Tuesday, March 28, 2017

The Taste



   Each person who goes through chemotherapy can experience similar side effects, but no two journeys are the same.  There are reasons for this of course.  They may include (but are not limited to) the following facts:
  • each person is different and therefore will react to the medications differently;
  • each set of drugs used is different based on the type of cancer, the location of the cancer, and the severity of the cancer;
  • the amounts of drugs used are different;
  • there are different intervals of time between the doses for different people;
  • each of us has a different threshold to pain and discomfort.
   It makes no sense to compare how one person reacts to chemo with how another reacts because each of us understands that the journey is most important, not the comparisons.  But one fairly common side effect that is difficult to quantify but is nonetheless a real bother is the taste of chemotherapy.  How does one describe this?
   Chemotherapy has "The Taste."  It is nasty.  Some use the word "metallic" when describing it. Others say "tinny."  Those adjectives attempt to capture the idea but the pervasiveness of that taste is what is bothersome to me.  I go to sleep with that taste in my mouth, I wake up with that taste.  Ginger candy makes it go away for five or ten minutes.  Lemon candy does the same. Brushing teeth and using mouthwash has no real lasting effect. Not only is the taste itself unsettling, but then of course everything one tries to eat or drink tastes like "The Taste." In the interest of education, allow me to attempt to explain this phenomenon to those of you who don't have any experience. 

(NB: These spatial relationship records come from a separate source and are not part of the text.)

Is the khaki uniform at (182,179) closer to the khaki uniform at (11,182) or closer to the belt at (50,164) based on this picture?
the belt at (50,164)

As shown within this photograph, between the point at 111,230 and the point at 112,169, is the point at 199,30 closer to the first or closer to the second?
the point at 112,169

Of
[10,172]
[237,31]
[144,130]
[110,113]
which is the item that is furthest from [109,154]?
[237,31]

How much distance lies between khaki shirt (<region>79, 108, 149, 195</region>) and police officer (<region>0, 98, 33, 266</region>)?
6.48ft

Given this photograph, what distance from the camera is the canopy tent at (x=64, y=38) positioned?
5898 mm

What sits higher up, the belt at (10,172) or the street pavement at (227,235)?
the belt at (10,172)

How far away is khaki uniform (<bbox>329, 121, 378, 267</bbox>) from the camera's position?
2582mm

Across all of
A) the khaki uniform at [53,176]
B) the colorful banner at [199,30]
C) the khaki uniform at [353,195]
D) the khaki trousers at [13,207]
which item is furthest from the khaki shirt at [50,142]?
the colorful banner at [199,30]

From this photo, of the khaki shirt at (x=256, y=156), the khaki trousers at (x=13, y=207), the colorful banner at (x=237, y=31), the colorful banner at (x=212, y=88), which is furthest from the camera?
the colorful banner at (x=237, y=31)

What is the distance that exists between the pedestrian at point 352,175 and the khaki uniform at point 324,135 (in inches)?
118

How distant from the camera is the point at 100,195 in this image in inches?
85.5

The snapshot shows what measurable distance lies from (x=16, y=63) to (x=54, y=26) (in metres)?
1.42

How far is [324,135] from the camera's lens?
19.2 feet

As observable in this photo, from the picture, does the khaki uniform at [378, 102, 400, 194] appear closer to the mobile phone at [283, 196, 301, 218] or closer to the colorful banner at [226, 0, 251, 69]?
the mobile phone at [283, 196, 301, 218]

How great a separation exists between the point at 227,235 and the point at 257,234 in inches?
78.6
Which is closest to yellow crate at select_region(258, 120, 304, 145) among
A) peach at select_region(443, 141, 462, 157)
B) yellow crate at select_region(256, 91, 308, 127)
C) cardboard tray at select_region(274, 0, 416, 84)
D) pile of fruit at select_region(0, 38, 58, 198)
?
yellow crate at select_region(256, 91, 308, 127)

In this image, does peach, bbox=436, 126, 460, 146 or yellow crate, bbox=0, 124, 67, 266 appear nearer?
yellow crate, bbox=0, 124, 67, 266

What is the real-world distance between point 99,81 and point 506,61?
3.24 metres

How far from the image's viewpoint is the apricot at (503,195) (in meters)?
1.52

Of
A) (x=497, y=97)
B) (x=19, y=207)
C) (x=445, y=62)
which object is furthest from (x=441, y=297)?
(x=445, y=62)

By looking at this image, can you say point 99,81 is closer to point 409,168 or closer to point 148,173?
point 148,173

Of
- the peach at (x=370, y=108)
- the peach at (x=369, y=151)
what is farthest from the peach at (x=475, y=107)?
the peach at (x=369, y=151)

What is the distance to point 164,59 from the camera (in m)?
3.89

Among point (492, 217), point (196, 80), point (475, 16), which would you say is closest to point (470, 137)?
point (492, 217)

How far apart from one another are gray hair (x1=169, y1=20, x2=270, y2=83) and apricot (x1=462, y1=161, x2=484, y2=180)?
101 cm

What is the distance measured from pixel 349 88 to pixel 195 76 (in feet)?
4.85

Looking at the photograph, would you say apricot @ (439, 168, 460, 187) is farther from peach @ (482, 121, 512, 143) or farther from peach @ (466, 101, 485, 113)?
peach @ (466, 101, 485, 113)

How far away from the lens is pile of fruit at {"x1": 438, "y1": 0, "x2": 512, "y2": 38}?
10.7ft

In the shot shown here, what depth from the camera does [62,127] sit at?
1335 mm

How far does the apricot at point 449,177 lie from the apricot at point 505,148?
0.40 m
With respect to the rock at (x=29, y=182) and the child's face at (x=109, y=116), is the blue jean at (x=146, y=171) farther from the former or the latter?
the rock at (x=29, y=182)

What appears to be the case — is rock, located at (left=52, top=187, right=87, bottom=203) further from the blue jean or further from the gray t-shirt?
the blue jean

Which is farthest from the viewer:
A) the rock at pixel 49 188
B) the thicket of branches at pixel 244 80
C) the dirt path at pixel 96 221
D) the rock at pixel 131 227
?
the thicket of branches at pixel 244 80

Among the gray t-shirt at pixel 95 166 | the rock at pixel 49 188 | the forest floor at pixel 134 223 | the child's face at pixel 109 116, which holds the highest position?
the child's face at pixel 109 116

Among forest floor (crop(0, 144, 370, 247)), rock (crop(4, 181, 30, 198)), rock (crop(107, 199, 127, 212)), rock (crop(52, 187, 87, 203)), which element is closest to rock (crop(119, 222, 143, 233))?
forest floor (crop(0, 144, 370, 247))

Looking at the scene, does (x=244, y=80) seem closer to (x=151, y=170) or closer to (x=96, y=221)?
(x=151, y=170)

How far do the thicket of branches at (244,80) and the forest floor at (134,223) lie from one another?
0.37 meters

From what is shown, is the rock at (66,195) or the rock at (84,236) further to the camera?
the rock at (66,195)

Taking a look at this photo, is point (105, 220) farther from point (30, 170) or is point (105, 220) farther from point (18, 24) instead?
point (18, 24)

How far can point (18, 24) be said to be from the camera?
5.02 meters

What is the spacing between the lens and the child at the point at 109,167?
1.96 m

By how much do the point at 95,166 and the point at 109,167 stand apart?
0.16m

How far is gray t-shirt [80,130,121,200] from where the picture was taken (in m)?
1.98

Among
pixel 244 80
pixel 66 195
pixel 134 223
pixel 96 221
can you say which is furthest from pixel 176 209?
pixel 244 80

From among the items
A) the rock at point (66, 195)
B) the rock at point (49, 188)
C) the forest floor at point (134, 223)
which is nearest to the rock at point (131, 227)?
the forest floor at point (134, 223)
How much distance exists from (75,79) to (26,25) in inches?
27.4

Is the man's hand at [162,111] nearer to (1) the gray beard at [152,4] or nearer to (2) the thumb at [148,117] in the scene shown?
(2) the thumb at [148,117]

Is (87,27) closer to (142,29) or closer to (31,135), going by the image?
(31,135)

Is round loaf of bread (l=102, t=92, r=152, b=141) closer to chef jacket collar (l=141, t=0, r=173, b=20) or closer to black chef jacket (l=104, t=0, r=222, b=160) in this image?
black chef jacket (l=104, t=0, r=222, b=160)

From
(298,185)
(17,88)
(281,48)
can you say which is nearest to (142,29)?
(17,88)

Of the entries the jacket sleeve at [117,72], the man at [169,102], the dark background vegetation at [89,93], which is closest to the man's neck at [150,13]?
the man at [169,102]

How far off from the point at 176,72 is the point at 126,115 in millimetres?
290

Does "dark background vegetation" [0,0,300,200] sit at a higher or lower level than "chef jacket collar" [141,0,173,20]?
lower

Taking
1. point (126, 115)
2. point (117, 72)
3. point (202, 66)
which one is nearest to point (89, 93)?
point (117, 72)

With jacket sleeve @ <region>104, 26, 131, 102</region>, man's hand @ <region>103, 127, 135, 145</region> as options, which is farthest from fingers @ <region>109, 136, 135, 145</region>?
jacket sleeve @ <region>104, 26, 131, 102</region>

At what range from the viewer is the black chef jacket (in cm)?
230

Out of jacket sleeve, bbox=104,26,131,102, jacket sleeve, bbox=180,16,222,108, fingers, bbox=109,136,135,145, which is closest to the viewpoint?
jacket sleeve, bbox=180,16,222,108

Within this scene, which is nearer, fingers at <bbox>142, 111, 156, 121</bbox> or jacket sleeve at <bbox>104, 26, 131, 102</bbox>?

Image result for pennies   
   Chemotherapy tastes a bit like this: Imagine that you are walking along the road.  You find a penny in the gutter.  This excites you because you like pennies, so you put it in your mouth and start sucking on it.  A little further along your walk you find another penny in a mud puddle.  You clean it up a bit and throw that in your mouth as well.  You find another penny on the locker room floor at the health club and, sure enough, into the mouth it goes.  You see a penny left in the mechanical horse at Meijer and since you are currently collecting pennies, you take it out of the machine and add that to your oral collection. And don't forget to notice that penny that has been stuck to the carpet under your car's front seat for the last three or four years.  Peel that one up and pop it in as well.  Eventually you find twenty-five to thirty pennies during the course of your day and they are now all in your mouth.  Then they stay there -- overnight -- while you sleep (I know you could choke, but that is not a part of my metaphor so don't bother me with those kinds of anatomical details).  When you wake up, the pennies are all still there (I told you you wouldn't choke) and the taste doesn't leave.  
   There.  It's a little like that.  I just thought you ought to know.  Public service announcements are helpful for the education of the masses, even when they are not offered in good taste.  But you received this information for free.  You are welcome. Consider yourself enlightened.

1 comment:

  1. Darren described it as sucking on a sugar coated penny, all day, all night, of every day. Yuck. Your taste buds will move on to far better flavors really soon!!